If you saw "Gross Indecency" at the Mark Taper Forum, you know that the trials of Oscar Wilde make up some of the most scintillating and highly dramatic subject matter ever to be borrowed from real life for the purpose of theater. A courtroom drama in which the English language's leading quip-meister is tried for sexual deviance is the kind of stuff movie moguls would drool over. And they are. Several motion pictures about the life of Wilde are in the offing, including "Wilde," starring Stephen Fry, due in May.
Wilde mania is upon us. With a little Wildean Web surfing, one can access a blizzard of bon mots in the most modern of manners.

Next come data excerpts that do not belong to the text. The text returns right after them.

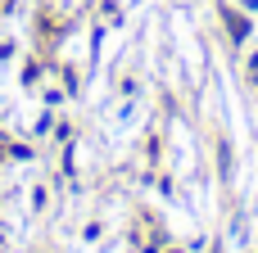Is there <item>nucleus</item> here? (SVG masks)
<instances>
[{
  "label": "nucleus",
  "instance_id": "obj_1",
  "mask_svg": "<svg viewBox=\"0 0 258 253\" xmlns=\"http://www.w3.org/2000/svg\"><path fill=\"white\" fill-rule=\"evenodd\" d=\"M222 23H227L231 41H245V36H249V18H245V14H236L231 5H222Z\"/></svg>",
  "mask_w": 258,
  "mask_h": 253
},
{
  "label": "nucleus",
  "instance_id": "obj_2",
  "mask_svg": "<svg viewBox=\"0 0 258 253\" xmlns=\"http://www.w3.org/2000/svg\"><path fill=\"white\" fill-rule=\"evenodd\" d=\"M249 81H258V54L249 59Z\"/></svg>",
  "mask_w": 258,
  "mask_h": 253
}]
</instances>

"Gross Indecency" fuses together reams and reams of primary documents concerning "the trial of the century." A closer look at some of the documentation is on hand at http://www.jonno.com/oscariana/, a clickable walk-through exhibit called "Oscariana." The site provides words, letters and articles that illustrate Wilde's downward spiral from fame to infamy. His brazen affection for Lord Alfred Douglas resulted in Douglas' father, the Marquis of Queensberry, accusing Wilde of sodomy. At his lover's urging, Wilde sued the marquis; Wilde lost and that led to his imprisonment for debauchery and, as the show says, gross indecency.

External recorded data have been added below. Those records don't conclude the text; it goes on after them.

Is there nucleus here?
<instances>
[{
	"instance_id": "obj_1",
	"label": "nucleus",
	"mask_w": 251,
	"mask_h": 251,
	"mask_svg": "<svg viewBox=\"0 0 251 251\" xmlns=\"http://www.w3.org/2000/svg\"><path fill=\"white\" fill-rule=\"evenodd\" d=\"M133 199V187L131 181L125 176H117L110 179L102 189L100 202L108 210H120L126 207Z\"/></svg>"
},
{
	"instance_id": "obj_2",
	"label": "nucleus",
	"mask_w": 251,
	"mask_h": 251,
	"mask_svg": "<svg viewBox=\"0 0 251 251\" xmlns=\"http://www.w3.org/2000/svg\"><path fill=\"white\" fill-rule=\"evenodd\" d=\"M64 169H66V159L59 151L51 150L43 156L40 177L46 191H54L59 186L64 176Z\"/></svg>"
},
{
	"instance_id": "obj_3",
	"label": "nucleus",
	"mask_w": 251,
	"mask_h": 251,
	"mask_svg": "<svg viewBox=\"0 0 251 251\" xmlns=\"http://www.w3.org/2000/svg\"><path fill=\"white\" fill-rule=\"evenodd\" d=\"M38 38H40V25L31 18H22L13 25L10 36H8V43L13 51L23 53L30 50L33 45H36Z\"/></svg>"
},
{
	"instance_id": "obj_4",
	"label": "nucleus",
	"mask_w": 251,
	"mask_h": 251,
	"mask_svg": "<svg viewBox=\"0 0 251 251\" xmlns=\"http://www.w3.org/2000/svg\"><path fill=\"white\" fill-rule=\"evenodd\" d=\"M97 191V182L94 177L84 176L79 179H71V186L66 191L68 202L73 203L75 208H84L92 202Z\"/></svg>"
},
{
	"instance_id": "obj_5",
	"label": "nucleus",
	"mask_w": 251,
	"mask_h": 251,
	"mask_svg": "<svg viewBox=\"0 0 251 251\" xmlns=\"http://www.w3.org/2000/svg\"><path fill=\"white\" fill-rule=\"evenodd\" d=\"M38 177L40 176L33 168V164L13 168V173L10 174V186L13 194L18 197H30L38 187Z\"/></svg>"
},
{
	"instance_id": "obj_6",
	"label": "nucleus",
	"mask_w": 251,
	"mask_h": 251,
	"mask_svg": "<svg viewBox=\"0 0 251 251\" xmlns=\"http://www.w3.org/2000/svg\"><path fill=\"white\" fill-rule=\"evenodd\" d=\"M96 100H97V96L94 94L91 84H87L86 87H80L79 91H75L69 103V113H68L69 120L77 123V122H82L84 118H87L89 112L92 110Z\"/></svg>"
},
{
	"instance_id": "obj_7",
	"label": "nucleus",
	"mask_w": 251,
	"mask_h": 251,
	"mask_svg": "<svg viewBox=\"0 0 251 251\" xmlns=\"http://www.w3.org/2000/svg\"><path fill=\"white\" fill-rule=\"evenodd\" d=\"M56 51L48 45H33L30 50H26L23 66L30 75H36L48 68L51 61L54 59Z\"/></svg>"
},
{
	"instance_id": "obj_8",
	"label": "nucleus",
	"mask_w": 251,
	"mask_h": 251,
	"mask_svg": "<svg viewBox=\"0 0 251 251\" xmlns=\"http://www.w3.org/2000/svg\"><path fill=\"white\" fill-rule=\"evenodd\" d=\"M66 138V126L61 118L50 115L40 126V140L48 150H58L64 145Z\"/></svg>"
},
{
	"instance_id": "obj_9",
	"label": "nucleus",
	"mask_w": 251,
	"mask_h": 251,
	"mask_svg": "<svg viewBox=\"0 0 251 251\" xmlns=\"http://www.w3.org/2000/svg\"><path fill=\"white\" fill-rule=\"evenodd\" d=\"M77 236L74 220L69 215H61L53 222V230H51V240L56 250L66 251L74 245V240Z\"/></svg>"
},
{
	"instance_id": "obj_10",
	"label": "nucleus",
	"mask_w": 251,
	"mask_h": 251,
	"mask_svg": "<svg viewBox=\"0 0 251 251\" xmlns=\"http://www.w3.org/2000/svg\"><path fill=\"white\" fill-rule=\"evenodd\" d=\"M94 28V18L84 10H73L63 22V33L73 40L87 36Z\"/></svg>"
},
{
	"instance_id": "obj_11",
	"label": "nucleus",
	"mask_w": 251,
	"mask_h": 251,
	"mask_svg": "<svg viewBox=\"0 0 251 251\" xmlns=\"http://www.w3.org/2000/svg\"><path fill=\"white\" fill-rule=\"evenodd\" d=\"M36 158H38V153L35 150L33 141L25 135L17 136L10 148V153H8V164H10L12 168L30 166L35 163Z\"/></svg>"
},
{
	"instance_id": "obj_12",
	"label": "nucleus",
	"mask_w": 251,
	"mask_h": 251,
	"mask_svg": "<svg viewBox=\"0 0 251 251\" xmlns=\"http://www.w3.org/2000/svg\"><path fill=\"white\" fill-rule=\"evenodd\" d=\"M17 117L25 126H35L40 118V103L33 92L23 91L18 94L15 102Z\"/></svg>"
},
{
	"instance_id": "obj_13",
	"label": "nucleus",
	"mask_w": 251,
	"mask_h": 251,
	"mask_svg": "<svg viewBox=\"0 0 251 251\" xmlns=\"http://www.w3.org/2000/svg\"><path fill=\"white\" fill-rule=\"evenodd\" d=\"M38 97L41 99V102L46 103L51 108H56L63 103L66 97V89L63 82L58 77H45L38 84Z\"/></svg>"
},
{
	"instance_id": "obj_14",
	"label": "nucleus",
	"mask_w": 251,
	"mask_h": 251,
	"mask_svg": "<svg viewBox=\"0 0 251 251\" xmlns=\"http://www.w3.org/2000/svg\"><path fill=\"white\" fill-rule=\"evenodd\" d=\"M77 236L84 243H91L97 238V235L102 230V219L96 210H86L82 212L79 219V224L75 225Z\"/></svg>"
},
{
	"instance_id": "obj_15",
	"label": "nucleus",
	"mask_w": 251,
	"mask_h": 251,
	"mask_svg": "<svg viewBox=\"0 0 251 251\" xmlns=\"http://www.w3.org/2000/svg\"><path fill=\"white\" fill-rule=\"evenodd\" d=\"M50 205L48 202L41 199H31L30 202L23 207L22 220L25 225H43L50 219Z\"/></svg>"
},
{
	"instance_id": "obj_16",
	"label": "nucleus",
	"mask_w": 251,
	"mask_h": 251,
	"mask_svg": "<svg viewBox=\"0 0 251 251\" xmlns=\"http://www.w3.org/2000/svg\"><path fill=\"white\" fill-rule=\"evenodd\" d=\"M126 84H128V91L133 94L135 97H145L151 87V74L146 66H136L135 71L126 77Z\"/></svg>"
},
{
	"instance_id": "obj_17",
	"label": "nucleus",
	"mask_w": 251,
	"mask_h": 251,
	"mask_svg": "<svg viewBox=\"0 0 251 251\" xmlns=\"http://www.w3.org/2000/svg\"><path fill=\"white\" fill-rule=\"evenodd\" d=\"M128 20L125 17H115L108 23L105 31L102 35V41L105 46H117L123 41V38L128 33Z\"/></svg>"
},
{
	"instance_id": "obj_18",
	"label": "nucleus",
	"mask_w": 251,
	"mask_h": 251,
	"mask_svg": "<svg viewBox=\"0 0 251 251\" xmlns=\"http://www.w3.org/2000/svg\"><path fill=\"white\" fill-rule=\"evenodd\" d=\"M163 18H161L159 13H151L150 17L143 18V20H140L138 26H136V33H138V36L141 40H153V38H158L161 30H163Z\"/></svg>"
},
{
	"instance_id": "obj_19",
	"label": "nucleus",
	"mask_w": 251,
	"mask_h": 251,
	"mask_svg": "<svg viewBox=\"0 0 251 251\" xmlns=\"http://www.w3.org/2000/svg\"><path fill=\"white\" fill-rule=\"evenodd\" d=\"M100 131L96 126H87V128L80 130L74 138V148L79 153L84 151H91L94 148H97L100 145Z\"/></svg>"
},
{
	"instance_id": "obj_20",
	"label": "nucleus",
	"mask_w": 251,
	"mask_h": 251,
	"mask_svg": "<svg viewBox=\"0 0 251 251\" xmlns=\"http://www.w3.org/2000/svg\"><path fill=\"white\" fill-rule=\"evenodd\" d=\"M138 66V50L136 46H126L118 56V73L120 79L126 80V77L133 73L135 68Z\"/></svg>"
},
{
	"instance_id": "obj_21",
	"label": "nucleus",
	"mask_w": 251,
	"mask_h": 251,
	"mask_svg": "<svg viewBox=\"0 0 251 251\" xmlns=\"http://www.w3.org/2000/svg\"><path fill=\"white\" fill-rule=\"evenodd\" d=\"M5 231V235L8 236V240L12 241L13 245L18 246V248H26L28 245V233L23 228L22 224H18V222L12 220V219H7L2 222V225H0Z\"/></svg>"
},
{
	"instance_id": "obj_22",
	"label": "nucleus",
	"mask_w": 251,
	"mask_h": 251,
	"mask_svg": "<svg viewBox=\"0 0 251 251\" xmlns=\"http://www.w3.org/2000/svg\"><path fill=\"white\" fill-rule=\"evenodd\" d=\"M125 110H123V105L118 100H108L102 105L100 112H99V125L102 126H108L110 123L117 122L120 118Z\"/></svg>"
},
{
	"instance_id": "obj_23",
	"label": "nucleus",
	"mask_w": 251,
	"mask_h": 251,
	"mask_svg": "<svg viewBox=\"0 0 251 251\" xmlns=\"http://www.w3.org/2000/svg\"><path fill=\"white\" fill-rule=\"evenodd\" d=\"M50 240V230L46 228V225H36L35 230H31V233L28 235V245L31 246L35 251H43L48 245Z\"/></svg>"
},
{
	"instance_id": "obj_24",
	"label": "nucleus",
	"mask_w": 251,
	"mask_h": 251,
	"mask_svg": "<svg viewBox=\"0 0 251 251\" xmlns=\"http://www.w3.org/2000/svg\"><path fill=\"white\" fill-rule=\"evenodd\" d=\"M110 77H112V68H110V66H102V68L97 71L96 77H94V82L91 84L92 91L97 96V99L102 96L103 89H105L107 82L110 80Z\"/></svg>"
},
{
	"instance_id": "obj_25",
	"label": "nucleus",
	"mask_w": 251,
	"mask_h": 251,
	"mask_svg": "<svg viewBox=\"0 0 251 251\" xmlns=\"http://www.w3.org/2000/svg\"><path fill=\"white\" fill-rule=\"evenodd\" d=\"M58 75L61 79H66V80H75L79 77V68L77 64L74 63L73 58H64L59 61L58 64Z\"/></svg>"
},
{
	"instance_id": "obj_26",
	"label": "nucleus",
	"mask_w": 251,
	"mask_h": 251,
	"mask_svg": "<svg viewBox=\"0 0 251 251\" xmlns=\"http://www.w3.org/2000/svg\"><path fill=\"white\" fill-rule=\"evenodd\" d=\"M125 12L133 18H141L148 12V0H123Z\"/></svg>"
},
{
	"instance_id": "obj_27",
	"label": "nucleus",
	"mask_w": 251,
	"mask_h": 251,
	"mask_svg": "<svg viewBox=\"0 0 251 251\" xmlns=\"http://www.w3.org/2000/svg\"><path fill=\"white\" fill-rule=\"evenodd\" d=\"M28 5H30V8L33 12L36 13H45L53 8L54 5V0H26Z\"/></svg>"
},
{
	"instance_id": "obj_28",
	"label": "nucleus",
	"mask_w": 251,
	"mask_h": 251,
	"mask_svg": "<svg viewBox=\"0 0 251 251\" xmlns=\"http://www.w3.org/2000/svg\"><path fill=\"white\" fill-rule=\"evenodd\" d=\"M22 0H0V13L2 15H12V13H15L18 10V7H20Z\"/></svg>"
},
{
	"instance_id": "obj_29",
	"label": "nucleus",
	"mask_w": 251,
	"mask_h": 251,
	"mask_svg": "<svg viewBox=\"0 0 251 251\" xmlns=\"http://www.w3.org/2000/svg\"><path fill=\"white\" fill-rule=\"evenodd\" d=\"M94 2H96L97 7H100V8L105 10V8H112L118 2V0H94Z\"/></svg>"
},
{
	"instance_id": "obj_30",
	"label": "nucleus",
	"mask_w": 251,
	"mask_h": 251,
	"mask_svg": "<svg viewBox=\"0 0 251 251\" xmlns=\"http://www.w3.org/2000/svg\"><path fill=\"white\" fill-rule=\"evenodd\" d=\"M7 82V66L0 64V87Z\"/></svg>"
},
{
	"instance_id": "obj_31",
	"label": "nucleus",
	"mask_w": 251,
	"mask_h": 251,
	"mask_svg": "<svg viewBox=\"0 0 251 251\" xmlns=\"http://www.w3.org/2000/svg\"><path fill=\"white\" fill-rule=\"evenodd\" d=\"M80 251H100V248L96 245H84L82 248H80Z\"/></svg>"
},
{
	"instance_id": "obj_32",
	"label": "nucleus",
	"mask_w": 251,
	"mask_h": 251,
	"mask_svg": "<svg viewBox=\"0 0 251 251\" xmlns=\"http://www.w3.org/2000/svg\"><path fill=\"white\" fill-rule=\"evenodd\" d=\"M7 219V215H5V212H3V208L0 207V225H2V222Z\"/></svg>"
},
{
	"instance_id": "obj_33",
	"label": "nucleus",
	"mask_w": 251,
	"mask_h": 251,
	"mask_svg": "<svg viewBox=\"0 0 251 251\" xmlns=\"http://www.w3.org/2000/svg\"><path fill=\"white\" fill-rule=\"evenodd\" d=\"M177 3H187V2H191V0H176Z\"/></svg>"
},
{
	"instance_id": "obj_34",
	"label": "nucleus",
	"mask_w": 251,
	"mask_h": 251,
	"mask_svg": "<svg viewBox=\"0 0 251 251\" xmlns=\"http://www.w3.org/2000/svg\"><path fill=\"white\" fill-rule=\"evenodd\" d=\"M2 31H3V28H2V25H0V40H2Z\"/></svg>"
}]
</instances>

If you're less interested in the chronology and more interested in mirth, go to the Random Oscar Wilde Quote Generator at http:// www.jonno.com/oscariana/oscar.cgi. Visit frequently for a bit of wit that is apropos to nothing at all.

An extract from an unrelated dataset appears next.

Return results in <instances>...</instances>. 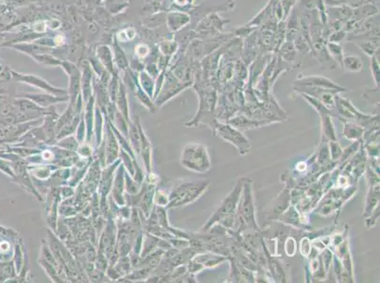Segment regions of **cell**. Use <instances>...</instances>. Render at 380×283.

Or if you want the quip to come to you, download the Oscar Wilde screen saver from http://www.genetrix.com/wilde.html. The shareware screen saver offers 400 quips and quotes from the master wit.
Yet another quote generator at http://shiftcontrol.com/archive/special/archive49/oscarGenerator/ oscar.html allows you to fashion your own Wilde-esque quips by choosing one from a Column A ("love and loss," "society," "pleasure and excess") and one from Column B ("a liar," "cynical," "useless") and plugging them into this sentence: "When it comes to______, I am ____." Merriment ensues.
At the click of a mouse, British actor Stephen Fry will read to you from Wilde's works at http://www.oscarwilde.com/. The site, which promotes the upcoming movie, also features a quiz with which you can test your Oscar Quotient.
"Reading Wilde, Querying Spaces" is the name of a New York University exhibition commemorating the 100th anniversary of the trials of Oscar Wilde. The online exhibit at http://www.nyu.edu/library/bobst/research/fales/exhibits/wilde/00main.htm draws on the university's extensive holdings of first editions, autographed letters, photographs, periodicals and ephemera.
Though many sites provide scholarly analysis of the writer's work as well as the context of Victorian society, kookier fans might prefer to visit http://www.xs4all.nl/~wichm/oswilde.html, which contains a sound file purported to be the voice of the deceased Oscar Wilde as communicated via a 1962 seance.
For a link-laden site bursting with Wilde URLs, head to the World-Wide Wilde Web at http://www.showgate.com/tots/gross/wildeweb.html. There you'll find links to online editions of his plays, stories and poetry as well as links to photo galleries.
Brush up on your Wilde, for this maxim-happy dandy will soon be all the rage.